___ Dokumen

بِسْــــــــــــــــــمِ اللهِ الرَّحْمَنِ الرَّحِيْمِ

Kajian Kitab At-Tibyan fi Adab Hamalat Al-Quran
Karya Imam An-Nawawi 𝓡𝓪𝓱𝓲𝓶𝓪𝓱𝓾𝓵𝓵𝓪𝓱
Bersama Ustadz Nefri Abu Abdillah, Lc. M.A. 𝓱𝓪𝓯𝓲𝔃𝓱𝓪𝓱𝓾𝓵𝓵𝓪𝓱
Al-Khor, 25 Rabi’ul Awal 1447 / 18 September 2025.



Pembahasan sebelumnya dapat diakses melalui link berikut: Kajian Kitab At-Tibyan fi Adab Hamalat Al-Quran

Pada pembahasan lalu Telah dibahas tentang bagaimana hukum penggunaan ayat-ayat Al-Qur’an sebagai jawaban atau merespon panggilan seseorang:

1. Jika dijadikan ayat untuk menjawab kebutuhan atau panggilan seseorang maka tidak boleh, karena bentuk ihtihza (meremehkan Al-Qur’an) seperti :

  • Apa kabar anda? Dijawab Membaca Al-Qur’an Surat Alfatihah –
    “Alhamdulillah rabbil alamin” (ٱلْحَمْدُ لِلَّٰهِ رَبِّ ٱلْعَالَمِينَ)
  • Jika ditagih hutang, maka dia menjawab:

وَلْيَعْفُوا۟ وَلْيَصْفَحُوٓا۟ ۗ أَلَا تُحِبُّونَ أَن يَغْفِرَ ٱللَّهُ لَكُمْ ۗ وَٱللَّهُ غَفُورٌ رَّحِيمٌ

hendaklah mereka memaafkan dan berlapang dada. Apakah kamu tidak ingin bahwa Allah mengampunimu? Dan Allah adalah Maha Pengampun lagi Maha Penyayang,

Meskipun dalam shalat, jika tujuannya untuk merespon seseorang, maka batal shalatnya.

______

- _Daftar Tugas_:
1) Tentukan apakah tiap pernyataan berikut sesuai dengan kajian di atas, lalu jawab ya atau tidak disertai kutipan kata-kata penentunya dari kajian. (a) Kajian ini diadakan di Al-Khor. (b) Memakai ayat Al-Qur'an untuk menjawab panggilan seseorang diperbolehkan. (c) Jika dalam shalat ayat dibaca untuk merespon seseorang, shalatnya tetap sah.
2) Tolong salin persis bagian kajian di atas, mulai dari "1. Jika dijadikan" sampai "لِلَّٰهِ رَبِّ ٱلْعَالَمِينَ)".
3) Terjemahkan kalimat dari kajian di atas ini ke dalam bahasa Inggris: "Meskipun dalam shalat, jika tujuannya untuk merespon seseorang, maka batal shalatnya."

___ Cuplikan Data

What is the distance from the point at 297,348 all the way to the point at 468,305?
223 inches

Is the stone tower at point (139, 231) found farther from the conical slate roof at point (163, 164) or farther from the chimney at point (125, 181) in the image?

______

- _Hasil per Tugas_:
1)
(a) Ya: "Al-Khor, 25 Rabi’ul Awal 1447 / 18 September 2025."
(b) Tidak: "maka tidak boleh"
(c) Tidak: "maka batal shalatnya"

2)
1. Jika dijadikan ayat untuk menjawab kebutuhan atau panggilan seseorang maka tidak boleh, karena bentuk ihtihza (meremehkan Al-Qur’an) seperti :

  • Apa kabar anda? Dijawab Membaca Al-Qur’an Surat Alfatihah –
    “Alhamdulillah rabbil alamin” (ٱلْحَمْدُ لِلَّٰهِ رَبِّ ٱلْعَالَمِينَ)

3) Even in prayer, if the purpose is to respond to someone, then the prayer is invalidated.